▶ **SET TASK**:
Starting at the line containing "What is the measurable" and running through the end of the records, rewrite those lines as a numbered list without any blank lines.

▶ **DATA IN THIS EXERCISE**:
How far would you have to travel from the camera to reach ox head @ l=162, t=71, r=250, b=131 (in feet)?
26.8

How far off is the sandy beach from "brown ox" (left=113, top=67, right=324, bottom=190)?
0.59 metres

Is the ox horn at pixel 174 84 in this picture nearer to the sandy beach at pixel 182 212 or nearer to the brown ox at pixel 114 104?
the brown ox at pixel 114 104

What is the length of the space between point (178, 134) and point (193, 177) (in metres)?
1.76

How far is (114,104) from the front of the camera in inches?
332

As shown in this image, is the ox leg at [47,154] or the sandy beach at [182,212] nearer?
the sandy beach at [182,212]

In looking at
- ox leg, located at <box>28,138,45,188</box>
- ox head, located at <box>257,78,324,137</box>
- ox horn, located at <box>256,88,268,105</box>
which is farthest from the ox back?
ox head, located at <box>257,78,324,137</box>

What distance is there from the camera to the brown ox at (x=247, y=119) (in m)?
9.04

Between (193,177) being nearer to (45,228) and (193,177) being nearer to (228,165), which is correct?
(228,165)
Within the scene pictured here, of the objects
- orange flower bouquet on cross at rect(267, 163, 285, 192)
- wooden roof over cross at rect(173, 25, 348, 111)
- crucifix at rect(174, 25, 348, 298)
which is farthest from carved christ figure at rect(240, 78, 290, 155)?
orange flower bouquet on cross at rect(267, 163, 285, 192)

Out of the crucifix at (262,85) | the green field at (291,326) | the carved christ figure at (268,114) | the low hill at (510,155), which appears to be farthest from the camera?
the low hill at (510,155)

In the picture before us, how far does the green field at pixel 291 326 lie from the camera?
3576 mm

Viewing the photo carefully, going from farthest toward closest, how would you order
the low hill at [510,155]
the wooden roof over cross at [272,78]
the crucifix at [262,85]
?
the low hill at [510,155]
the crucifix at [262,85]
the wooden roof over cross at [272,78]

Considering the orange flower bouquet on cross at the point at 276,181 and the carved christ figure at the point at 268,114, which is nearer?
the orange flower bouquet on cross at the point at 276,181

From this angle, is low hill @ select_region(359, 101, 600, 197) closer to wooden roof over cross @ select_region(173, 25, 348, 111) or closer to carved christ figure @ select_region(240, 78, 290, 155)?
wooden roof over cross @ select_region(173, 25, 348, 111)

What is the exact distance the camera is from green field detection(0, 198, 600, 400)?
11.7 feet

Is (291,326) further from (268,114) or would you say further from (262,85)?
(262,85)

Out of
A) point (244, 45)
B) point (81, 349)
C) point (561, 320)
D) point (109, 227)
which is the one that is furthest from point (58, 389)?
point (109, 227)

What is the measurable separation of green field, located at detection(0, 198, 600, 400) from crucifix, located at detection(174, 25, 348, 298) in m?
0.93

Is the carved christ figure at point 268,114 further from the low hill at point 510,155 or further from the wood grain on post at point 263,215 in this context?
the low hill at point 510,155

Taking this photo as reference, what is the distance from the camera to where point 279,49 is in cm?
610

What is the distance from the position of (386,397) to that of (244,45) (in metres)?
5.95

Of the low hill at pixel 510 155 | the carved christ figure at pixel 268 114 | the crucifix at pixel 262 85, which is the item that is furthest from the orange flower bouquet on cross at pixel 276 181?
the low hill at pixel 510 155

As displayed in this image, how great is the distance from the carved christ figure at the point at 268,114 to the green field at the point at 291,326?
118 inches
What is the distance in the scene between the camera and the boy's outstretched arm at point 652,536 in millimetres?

▶ **RESPONSE TO THIS TASK**:
1. What is the measurable separation of green field, located at detection(0, 198, 600, 400) from crucifix, located at detection(174, 25, 348, 298) in m?
2. 0.93
3. Is the carved christ figure at point 268,114 further from the low hill at point 510,155 or further from the wood grain on post at point 263,215 in this context?
4. the low hill at point 510,155
5. Taking this photo as reference, what is the distance from the camera to where point 279,49 is in cm?
6. 610
7. What is the distance from the position of (386,397) to that of (244,45) (in metres)?
8. 5.95
9. Of the low hill at pixel 510 155 | the carved christ figure at pixel 268 114 | the crucifix at pixel 262 85, which is the item that is furthest from the orange flower bouquet on cross at pixel 276 181?
10. the low hill at pixel 510 155
11. As displayed in this image, how great is the distance from the carved christ figure at the point at 268,114 to the green field at the point at 291,326?
12. 118 inches
13. What is the distance in the scene between the camera and the boy's outstretched arm at point 652,536 in millimetres?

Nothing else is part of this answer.